*Problem to solve:* Please copy the text below on security guarantees for Ukraine word for word, from start to end.

*Selection:*

☆ ☆ ☆ ☆ ☆ ☆ ☆

September 4, 2025
Fruitless discussions about 'security guarantees' for Ukraine continue. It will still take time until it is acknowledged that there is no way to implement them. Meanwhile other ideas are cropping in.
Some dimwits in Europe still think that they will be able to prevent Russia from taking care of its security interests:
On Thursday, French President Emmanuel Macron and British Prime Minister Keir Starmer will co-host a meeting of the "coalition of the willing" comprised mostly of European allies. The discussions are expected to involve what potential security guarantees for Ukraine could look like and what type of peacekeeping force might be required.
The idea is to establish a setup that would prevent Russia from relaunching attacks on Ukrainian territory if a peace deal or cease-fire is established between the two countries.

☆ ☆ ☆ ☆ ☆ ☆ ☆

*Listing:*
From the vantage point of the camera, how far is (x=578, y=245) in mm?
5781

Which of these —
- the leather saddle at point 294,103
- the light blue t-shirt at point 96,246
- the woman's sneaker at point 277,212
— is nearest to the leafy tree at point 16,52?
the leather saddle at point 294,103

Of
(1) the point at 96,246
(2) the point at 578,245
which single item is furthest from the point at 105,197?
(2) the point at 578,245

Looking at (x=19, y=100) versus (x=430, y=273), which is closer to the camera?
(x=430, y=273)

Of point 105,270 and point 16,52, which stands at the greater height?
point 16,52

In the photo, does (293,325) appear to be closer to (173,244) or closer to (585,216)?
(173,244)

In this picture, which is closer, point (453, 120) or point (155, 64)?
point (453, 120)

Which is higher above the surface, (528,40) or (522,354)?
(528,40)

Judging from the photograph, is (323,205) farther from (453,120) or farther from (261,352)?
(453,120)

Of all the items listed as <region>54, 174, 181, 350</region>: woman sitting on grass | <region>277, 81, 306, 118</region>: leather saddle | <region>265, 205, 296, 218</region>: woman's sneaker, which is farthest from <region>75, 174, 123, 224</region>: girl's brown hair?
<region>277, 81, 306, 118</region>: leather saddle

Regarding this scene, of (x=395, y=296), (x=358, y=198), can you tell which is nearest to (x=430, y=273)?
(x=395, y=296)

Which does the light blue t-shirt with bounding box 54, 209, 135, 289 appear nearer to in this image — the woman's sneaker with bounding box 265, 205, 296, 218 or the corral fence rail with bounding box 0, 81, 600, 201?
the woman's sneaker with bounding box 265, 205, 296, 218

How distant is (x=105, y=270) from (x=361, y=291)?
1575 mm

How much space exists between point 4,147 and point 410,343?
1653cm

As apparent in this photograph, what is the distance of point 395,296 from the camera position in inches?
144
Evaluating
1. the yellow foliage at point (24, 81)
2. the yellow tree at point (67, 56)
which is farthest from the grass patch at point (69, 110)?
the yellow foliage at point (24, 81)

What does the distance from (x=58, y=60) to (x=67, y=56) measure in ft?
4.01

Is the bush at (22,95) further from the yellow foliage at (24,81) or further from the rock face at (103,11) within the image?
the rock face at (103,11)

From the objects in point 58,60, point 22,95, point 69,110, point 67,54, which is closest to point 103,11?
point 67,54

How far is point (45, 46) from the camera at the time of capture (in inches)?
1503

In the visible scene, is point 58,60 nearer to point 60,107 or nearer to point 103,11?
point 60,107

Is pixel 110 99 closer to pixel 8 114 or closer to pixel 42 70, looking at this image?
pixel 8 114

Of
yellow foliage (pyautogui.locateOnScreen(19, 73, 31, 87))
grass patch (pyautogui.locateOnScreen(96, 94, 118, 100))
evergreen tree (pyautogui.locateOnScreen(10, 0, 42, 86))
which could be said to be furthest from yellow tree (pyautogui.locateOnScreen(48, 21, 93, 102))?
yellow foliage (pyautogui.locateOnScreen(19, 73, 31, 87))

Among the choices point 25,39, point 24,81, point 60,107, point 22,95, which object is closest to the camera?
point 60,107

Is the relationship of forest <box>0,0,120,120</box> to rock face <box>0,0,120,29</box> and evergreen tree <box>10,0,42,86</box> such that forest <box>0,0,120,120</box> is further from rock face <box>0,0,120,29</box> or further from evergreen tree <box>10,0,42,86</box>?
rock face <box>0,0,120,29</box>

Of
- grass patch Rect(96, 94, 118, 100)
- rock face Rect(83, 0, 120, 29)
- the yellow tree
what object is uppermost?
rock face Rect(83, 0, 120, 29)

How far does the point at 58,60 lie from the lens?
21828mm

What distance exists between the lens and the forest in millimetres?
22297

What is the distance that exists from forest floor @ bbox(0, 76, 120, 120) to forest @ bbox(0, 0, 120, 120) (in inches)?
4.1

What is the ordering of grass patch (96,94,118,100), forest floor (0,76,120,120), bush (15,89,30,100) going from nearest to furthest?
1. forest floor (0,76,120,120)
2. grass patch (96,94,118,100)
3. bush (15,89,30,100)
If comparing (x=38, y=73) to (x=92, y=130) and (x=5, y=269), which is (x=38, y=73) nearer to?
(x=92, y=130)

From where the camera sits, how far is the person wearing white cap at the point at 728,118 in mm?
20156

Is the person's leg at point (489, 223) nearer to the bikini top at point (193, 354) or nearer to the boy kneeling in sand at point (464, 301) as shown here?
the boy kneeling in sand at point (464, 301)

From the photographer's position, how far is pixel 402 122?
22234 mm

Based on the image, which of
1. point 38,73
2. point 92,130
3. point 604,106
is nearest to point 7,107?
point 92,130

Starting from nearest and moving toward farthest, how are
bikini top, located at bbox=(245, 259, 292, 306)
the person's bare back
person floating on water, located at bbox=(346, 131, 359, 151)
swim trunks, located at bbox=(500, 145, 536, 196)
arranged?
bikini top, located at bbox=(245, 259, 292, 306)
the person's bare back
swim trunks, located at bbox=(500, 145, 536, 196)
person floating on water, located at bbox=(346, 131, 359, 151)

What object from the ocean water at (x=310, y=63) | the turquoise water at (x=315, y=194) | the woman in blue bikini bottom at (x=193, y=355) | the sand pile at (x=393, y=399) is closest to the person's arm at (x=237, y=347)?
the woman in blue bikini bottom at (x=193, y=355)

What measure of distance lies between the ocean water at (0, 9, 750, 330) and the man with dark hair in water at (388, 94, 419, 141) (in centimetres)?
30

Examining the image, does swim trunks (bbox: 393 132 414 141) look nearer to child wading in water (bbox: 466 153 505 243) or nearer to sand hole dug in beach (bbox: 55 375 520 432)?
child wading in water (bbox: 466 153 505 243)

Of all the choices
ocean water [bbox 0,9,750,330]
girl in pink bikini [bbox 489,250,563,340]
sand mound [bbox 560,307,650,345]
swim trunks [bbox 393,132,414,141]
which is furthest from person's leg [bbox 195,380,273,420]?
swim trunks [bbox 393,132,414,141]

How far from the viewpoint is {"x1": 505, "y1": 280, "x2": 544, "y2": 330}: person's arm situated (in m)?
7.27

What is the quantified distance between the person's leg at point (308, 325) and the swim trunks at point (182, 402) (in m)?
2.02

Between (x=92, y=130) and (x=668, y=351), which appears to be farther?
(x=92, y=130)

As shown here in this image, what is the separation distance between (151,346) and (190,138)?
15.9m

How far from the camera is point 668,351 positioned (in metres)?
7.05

☆ ☆ ☆ ☆ ☆ ☆ ☆

*The reply:*
September 4, 2025
Fruitless discussions about 'security guarantees' for Ukraine continue. It will still take time until it is acknowledged that there is no way to implement them. Meanwhile other ideas are cropping in.
Some dimwits in Europe still think that they will be able to prevent Russia from taking care of its security interests:
On Thursday, French President Emmanuel Macron and British Prime Minister Keir Starmer will co-host a meeting of the "coalition of the willing" comprised mostly of European allies. The discussions are expected to involve what potential security guarantees for Ukraine could look like and what type of peacekeeping force might be required.
The idea is to establish a setup that would prevent Russia from relaunching attacks on Ukrainian territory if a peace deal or cease-fire is established between the two countries.